If you've watched any college football this season (and if you haven't, shame on you), then you've probably heard about the plight of James Madison University, a second-year FBS program that is undefeated as of this writing, but won't be allowed to participate in a bowl game because it's in the second year of a two-year transitional status from FCS football, where it was a perennial powerhouse. Pleas to the NCAA have gone unheeded, which gives fans yet another reason to shake their heads (and fists) at the institution.
Colgate fans can sympathize with JMU's supporters. In 1932, the Red Raiders not just went undefeated, but allowed ZERO points in nine games, making other historical defensive juggernauts like the 1963 UMass team look like a sieve.
The scores, taken from the 1933 Salmagundi yearbook. "Mississippi" is actually the Mississippi College Choctaws, a D-II school these days, not Ole Miss. |
This was no out-of-the-blue campaign from an obscure school in the Northeast. The 'Gate had been a regional and occasionally national force for the last 15 years or so, and went 47-5-1 from 1929-34 under coach Andy Kerr, according to this great TipTop 25 piece. (TipTop is the source for much of the information here, including this wowza: "Colgate ran a gimmicky rugby-like offense that featured laterals all over the field, like a modern day team trying to score on the last play of the game.")
Colgate faces Brown in the 1932 season finale. Both teams have pretty distinctive uniforms here. |
The list of opponents don't look overwhelming, and in fact Brown was probably the best team Colgate faced. The teams were undefeated when they faced off in the season finale Thanksgiving Day at Brown Stadium. The Raiders led only 6-0 at halftime but pulled away to win 21-0. The Bears came closest to anyone to scoring against the Raiders all season; Brown drove to the Colgate 1-yard line with time running out in the first half, but quarterback Robert Ramsay Chase's keeper came two inches shy of the end zone.

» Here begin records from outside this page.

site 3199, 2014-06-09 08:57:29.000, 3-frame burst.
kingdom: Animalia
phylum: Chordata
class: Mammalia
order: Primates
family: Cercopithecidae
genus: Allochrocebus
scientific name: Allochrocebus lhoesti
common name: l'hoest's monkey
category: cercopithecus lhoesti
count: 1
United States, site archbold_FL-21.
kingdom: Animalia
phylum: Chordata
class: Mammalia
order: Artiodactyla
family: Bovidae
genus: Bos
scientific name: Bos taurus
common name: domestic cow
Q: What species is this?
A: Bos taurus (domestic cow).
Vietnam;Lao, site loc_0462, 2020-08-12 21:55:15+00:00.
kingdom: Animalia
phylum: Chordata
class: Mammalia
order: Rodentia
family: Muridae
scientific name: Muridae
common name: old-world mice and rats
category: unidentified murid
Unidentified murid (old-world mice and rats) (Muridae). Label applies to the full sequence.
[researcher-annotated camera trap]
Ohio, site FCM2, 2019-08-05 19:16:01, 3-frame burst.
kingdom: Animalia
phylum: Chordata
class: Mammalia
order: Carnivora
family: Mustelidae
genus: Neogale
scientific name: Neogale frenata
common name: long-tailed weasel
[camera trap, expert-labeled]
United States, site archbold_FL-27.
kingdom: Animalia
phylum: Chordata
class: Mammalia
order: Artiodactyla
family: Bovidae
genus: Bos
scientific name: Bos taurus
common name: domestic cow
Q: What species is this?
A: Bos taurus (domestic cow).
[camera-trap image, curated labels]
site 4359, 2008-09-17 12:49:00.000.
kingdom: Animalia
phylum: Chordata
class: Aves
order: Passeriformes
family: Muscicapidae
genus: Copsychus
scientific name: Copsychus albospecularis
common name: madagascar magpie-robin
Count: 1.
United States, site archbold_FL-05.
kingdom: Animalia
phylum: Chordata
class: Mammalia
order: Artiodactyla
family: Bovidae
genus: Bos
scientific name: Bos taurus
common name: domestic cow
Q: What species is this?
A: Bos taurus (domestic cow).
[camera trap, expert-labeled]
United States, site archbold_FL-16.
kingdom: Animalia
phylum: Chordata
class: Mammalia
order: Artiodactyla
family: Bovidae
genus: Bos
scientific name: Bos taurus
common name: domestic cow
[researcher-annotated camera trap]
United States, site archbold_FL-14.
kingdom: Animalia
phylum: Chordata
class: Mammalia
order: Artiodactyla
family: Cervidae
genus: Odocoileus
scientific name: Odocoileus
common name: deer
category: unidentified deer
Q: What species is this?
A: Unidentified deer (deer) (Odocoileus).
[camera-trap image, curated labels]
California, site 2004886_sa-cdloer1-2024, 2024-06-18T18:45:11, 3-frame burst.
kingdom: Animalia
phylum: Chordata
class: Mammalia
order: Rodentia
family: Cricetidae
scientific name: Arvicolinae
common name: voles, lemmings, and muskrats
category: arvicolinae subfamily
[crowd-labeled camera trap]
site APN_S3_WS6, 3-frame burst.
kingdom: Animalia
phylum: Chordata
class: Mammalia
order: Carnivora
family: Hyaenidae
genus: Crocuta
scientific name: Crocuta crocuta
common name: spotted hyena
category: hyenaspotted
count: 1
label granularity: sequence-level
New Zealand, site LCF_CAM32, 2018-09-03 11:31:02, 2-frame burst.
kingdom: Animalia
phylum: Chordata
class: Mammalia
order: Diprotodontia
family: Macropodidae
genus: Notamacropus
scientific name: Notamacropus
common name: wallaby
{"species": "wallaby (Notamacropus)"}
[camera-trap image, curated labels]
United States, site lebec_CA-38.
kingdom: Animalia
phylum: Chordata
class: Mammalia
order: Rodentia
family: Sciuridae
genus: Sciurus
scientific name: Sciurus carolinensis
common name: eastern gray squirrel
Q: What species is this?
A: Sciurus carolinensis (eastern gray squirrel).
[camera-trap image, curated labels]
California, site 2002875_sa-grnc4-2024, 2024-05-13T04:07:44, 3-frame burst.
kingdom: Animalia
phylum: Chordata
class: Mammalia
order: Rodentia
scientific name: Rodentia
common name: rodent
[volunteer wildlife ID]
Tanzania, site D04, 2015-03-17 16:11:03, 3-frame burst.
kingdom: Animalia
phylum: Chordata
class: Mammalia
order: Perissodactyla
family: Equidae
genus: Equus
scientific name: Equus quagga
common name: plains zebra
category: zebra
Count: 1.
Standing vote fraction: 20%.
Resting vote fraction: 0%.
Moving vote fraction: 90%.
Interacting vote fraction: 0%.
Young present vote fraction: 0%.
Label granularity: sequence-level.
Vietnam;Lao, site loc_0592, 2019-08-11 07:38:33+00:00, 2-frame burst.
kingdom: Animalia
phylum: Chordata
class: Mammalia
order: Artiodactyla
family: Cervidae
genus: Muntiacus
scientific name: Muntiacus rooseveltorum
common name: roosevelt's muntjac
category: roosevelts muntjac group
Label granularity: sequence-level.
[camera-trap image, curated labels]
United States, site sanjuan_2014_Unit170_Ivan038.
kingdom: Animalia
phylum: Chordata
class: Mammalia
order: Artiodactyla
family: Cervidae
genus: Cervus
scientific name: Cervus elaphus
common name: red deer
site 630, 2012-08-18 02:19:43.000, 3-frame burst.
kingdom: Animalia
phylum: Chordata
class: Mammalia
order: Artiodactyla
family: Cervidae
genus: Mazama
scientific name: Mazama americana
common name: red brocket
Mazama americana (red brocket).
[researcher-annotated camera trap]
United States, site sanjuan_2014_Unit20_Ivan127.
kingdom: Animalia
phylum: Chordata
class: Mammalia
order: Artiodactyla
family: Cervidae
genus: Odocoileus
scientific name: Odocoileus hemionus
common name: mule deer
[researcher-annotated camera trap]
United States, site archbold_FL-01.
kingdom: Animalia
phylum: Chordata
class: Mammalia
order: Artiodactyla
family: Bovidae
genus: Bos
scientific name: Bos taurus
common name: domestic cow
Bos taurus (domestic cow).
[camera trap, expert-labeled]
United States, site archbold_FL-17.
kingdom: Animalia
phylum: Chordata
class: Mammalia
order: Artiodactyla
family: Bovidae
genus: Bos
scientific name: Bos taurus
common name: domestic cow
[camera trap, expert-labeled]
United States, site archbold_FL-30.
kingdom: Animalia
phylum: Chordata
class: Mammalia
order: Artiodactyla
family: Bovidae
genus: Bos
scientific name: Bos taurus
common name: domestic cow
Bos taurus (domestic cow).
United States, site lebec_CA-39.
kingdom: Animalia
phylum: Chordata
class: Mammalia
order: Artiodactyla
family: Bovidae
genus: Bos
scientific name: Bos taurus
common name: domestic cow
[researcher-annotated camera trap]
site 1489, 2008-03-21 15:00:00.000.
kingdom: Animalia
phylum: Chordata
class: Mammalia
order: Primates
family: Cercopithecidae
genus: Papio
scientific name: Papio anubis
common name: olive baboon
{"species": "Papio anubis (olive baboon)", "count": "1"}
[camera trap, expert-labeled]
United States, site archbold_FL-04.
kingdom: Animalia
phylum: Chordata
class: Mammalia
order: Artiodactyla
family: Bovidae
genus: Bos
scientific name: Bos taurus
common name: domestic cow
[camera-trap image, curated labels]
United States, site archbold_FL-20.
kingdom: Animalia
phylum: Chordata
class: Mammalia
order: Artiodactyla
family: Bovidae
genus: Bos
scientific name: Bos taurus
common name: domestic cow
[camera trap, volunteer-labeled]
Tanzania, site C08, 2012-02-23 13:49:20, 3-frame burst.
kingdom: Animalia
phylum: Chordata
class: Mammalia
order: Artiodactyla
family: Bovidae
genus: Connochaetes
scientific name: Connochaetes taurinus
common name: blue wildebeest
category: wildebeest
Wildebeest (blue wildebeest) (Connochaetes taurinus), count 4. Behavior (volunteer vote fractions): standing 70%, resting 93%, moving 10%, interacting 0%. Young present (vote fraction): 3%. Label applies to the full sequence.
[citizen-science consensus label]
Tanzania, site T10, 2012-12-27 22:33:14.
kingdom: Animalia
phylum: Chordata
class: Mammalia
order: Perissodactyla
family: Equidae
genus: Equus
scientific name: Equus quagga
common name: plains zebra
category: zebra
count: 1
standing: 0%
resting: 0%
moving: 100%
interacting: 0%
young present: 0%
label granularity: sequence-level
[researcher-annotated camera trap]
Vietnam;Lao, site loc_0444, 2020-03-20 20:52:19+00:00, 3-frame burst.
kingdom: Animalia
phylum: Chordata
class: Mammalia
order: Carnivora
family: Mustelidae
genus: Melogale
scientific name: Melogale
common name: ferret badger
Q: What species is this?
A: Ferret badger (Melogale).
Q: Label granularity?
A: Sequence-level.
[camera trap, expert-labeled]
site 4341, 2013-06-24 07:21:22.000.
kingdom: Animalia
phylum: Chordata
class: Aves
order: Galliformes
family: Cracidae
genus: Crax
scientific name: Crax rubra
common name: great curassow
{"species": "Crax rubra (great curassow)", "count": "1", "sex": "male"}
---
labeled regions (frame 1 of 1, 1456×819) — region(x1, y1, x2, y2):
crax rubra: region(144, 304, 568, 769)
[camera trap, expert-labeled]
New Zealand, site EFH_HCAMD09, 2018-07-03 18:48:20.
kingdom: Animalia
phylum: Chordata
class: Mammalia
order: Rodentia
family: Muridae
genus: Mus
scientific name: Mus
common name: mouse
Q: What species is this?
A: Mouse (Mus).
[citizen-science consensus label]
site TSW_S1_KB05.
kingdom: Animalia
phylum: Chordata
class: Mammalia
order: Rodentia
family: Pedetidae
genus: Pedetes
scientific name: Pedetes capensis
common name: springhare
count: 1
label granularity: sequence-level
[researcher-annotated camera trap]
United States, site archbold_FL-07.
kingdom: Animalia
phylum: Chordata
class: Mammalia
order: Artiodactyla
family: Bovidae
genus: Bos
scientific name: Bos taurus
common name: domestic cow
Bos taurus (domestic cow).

Colgate battles NYU at Yankee Stadium.
The game attracted 35,000 fans. Ah, the days when
NYC was a college football hotbed ...
With a 9-0 record and a 264-0 scoring margin, Colgate awaited an invitation to be the East's representative in the Rose Bowl, the only major bowl game at that point and which usually pitted an Eastern power against the champions of the West Coast. Legend has it the Raiders literally had their bags packed for Pasadena. Alas, the invite went to 8-1-2 Pittsburgh, which frankly played a tougher schedule against the likes of Ohio State, Penn, Notre Dame, Army, Stanford and Carnegie Tech (a legit power in the '30s). The novelty of an undefeated AND unscored-upon team going to the Rose Bowl probably would have attracted some mainstream attention, though. If only there had been more bowl games, as was the case later in the decade ...
(BTW, Pitt was wiped out by USC in the Rose Bowl, 35-0.)
The 1932 Raiders. |
But while Colgate, like James Madison, had to stay home for the holidays, it became famous as the team of the "four uns," as Kerr wrote on a chalkboard for his players after the season: "Remember the great team of 1932, undefeated, united, unscored upon and uninvited."
Then there are the uniforms. In addition to the maroon jerseys worn the previous year, Colgate debuted new white shirts and maroon pants, which apparently gave birth to the "Red Raiders" nickname used until 2001. White helmets completed the ensemble. The unis definitely stood out in an era when many teams still wore dark helmets and shirts and muddy brown or tan pants.
In 2018, as part of the school's 200th anniversary, Colgate wore these awesome throwback uniforms inspired by the 1932 team.